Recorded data
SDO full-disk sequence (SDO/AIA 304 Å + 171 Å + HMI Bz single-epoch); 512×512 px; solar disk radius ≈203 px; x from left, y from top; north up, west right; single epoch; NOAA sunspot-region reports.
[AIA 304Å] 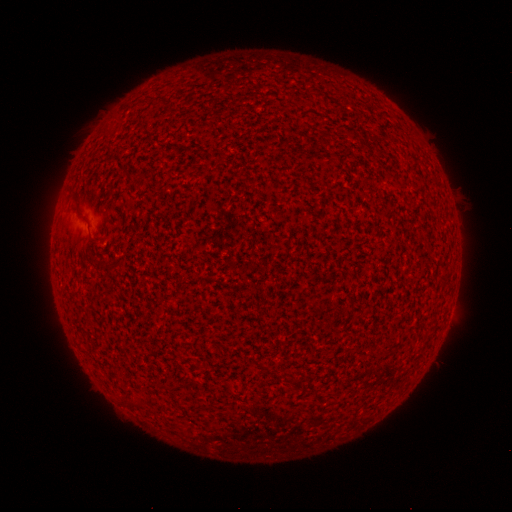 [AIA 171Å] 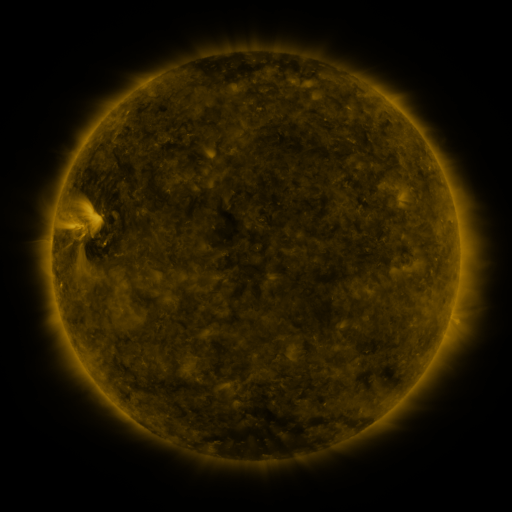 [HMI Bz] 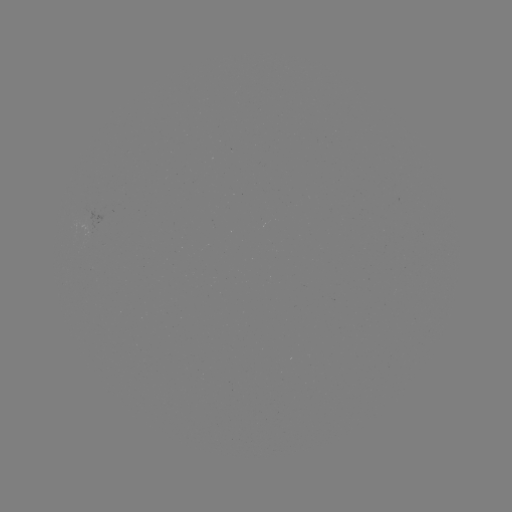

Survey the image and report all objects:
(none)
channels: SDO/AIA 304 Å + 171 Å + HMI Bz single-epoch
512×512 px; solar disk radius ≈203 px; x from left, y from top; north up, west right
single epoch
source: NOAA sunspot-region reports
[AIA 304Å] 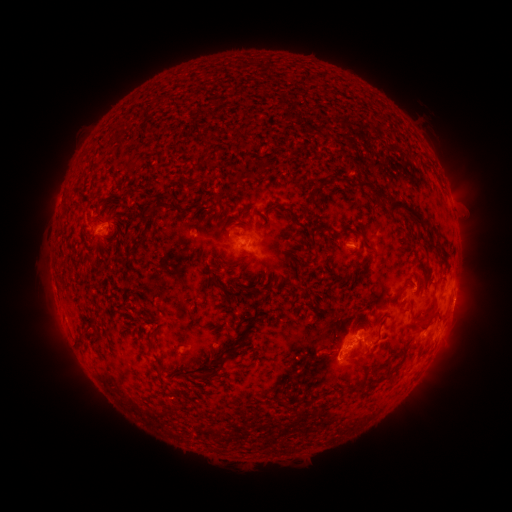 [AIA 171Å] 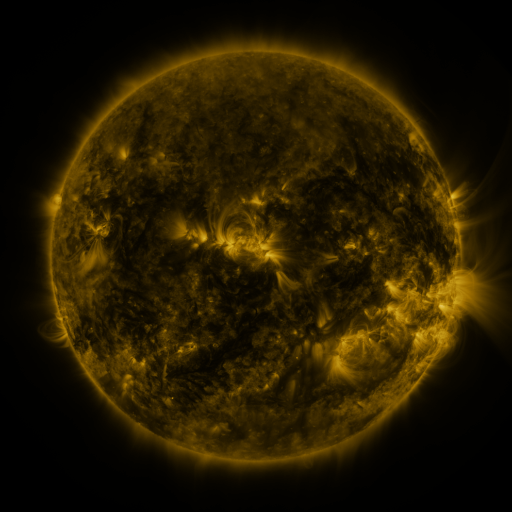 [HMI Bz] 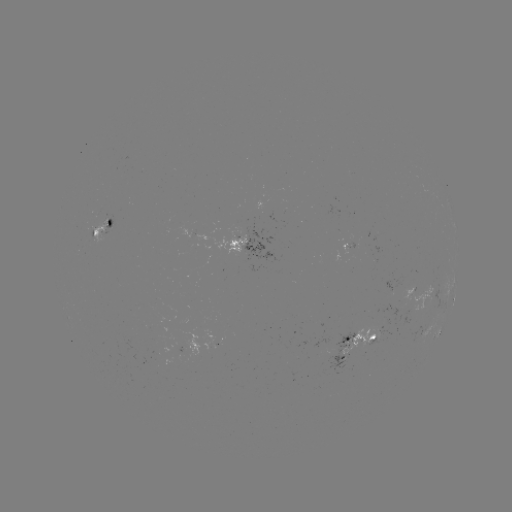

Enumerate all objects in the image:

> DESCRIPTION OF THE TASK
List the lines of the entries that include "solar".

> TASK SOLUTION
SDO full-disk sequence (SDO/AIA 304 Å + 171 Å + HMI Bz single-epoch); 512×512 px; solar disk radius ≈203 px; x from left, y from top; north up, west right; single epoch; NOAA sunspot-region reports.
512×512 px; solar disk radius ≈203 px; x from left, y from top; north up, west right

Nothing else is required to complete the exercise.